**Extract to read**
[Start of Attachment]
Parents are actually part of the process —
we aren’t just an afterthought.
The group needed to create a seamless system of support for children, youth, and adults with ASD and their families. They needed to find a way to organize everyone and the work. This became a question of governance – who, what and how?
York Region had a long history of various parent and service provider groups forming to support families with children with special needs – but they often lacked stable resources to support their work in a sustainable way. Government programs and priorities were always in flux and a never-ending pursuit of funding by both volunteer and professional groups resulted in a patch-work of committees and coordinating bodies.
In 2008, after several months of discussion, a partnership between the York Dual Diagnosis/ASD Service System Working Group and the local chapter of Autism Ontario was formed.
Establishing a formal partnership between disparate groups can be challenging but fortunately the York Region Advisory Forum on Children, Youth and Families, with its credibility and broad membership, actively endorsed and championed the move towards a formal partnership.
The effort gained momentum as the two local school boards, the newly established Children’s Treatment Network and the provincial Ministry of Children and Youth Services (MCYS) recognized that a coordinated model of service delivery would help them achieve their goals while better serving children, youth, and adults with ASD and their families in York Region.
With seed funding provided by MCYS and contributions from partner agencies, a specially formed Joint ASD Planning Task Group hired a consultant to guide the process “to develop a specific, measurable and action-oriented strategic plan for all stakeholders in the system of support for children, youth and adults with ASD and their families in York Region.”
As a first step in mapping the way, an environmental scan consisting of key informant interviews and a review of recent policy documents was completed by the consultant.
The next task was to develop a common understanding of what the current system of support looked like. As outlined in Chapter 3: Getting Everyone on the Same Page, it proved to be more challenging than expected.
The next task was to bring everyone together to discuss their hopes and expectations of a new system of support. In Chapter 2: Getting Started, you can see flyers and a registration form for the two Community Planning Days that were held for this purpose.
After the meetings, the aspirations of the participants were grouped into five themes:
1. Access: Any door leads families to the appropriate resource and action for their child.
2. Evidence-based Practices: Knowledge, training and awareness.
[End of Attachment]
**What you will do**
• a. Copy out, word for word, the section of the passage on York Region's autism services that opens with the words containing "As a first step" and closes with "challenging than expected.".
• b. What would come next in the passage on York Region's autism services? Continue it from its final line.

**Data excerpts**
[Start of Attachment]
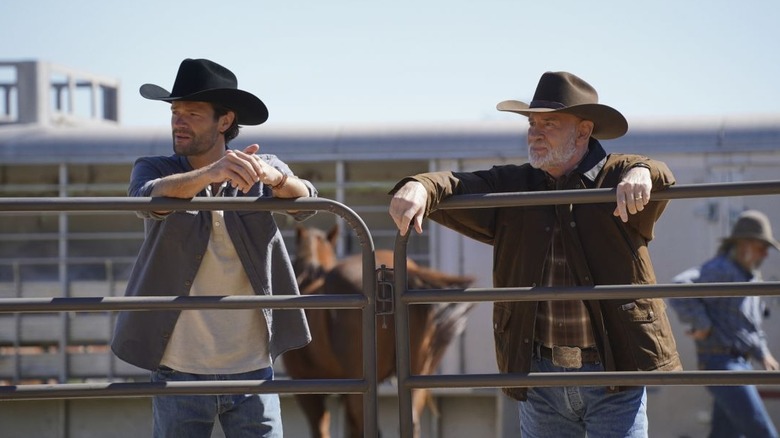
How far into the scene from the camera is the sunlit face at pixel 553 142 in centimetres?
346

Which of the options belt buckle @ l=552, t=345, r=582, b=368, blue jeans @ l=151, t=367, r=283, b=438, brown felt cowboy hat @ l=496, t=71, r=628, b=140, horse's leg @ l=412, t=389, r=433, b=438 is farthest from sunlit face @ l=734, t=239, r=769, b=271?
blue jeans @ l=151, t=367, r=283, b=438

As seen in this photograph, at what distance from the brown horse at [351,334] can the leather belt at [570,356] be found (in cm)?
396

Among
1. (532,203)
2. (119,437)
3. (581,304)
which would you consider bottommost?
(119,437)

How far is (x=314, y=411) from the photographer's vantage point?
777cm

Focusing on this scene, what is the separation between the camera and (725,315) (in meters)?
7.07

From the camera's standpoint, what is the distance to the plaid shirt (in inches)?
133

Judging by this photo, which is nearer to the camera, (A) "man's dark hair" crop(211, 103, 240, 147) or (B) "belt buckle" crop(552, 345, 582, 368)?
(B) "belt buckle" crop(552, 345, 582, 368)

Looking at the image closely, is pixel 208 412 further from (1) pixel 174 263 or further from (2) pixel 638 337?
(2) pixel 638 337

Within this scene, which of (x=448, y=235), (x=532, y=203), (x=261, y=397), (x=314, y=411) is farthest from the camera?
(x=448, y=235)

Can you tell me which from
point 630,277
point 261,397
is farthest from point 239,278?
point 630,277

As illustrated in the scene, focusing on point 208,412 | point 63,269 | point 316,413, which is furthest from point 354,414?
point 208,412

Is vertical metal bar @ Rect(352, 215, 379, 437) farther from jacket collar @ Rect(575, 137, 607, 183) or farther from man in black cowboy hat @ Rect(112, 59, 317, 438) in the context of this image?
jacket collar @ Rect(575, 137, 607, 183)

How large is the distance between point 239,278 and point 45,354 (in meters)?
5.69

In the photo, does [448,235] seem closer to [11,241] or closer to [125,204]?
[11,241]
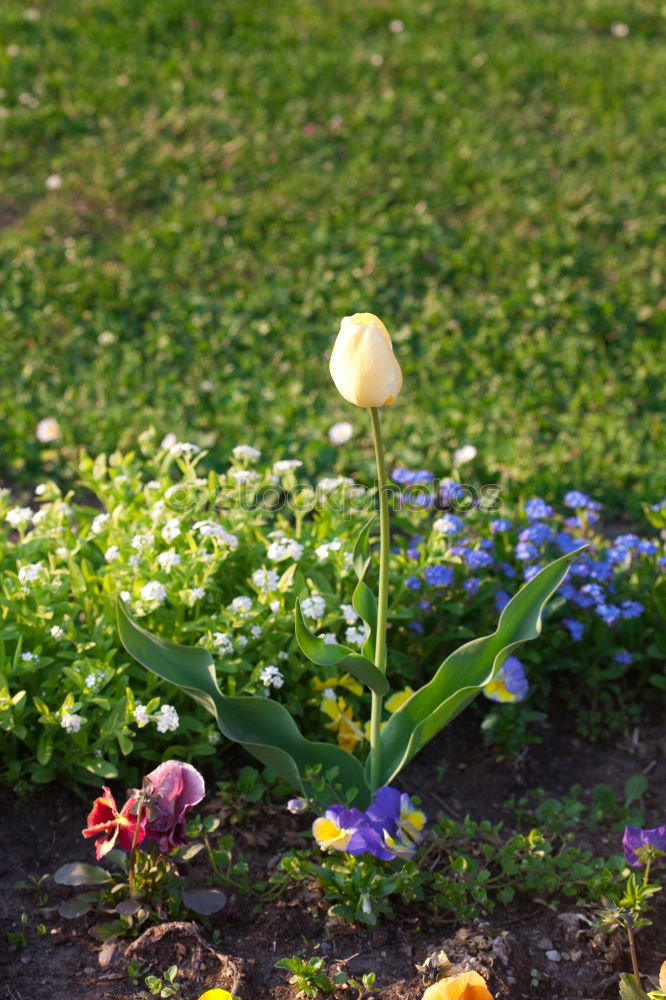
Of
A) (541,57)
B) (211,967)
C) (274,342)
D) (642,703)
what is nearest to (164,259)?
(274,342)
[End of Attachment]
**Answer section**
• a.
As a first step in mapping the way, an environmental scan consisting of key informant interviews and a review of recent policy documents was completed by the consultant.
The next task was to develop a common understanding of what the current system of support looked like. As outlined in Chapter 3: Getting Everyone on the Same Page, it proved to be more challenging than expected.

• b.
3. Coordinated Plans of Care: Individualized plans and Single Plan of Care (SPOC).
4. Partnering and Accountability: Sustainable, resourced infrastructure for planning.
5. Continuum of Services: Everyone gets what they need when they need it.
Now the Joint ASD Planning Task Group needed to begin mapping the way forward. They started by developing a logic model to describe the various components of a new system under each of the five theme areas. This logic model became the basis for a Strategic Plan which the Implementation Group, a specially formed sub-committee of the Joint ASD Planning Task Group, had the responsibility for developing.
The Implementation Group began by refining the theme areas from the Community Planning Days and logic model into four overarching goals. Three goals were targeted at directly improving programs and services while the fourth goal focussed on building a sustainable infrastructure so that the work could continue over the longer term in a collaborative way. Always at the core of the collaborative work were children, youth, and adults with ASD.
The four goals of the strategic plan were illustrated as per the diagram.
Strategic actions were developed for each of the four goal areas. In total, ten broad strategies were identified and 46 strategic actions detailed. While each strategic action addressed a specific issue, they all complemented and overlapped with each other.
When finally completed, the Strategic Plan included:
In April 2010 the parents and partners who had come together to form the Joint ASD Planning Task Group approved and recommended the adoption of the Strategic Plan.
Families of children, youth, and adults with ASD in York Region and the network of professionals who served them now had a common and shared map for moving forward.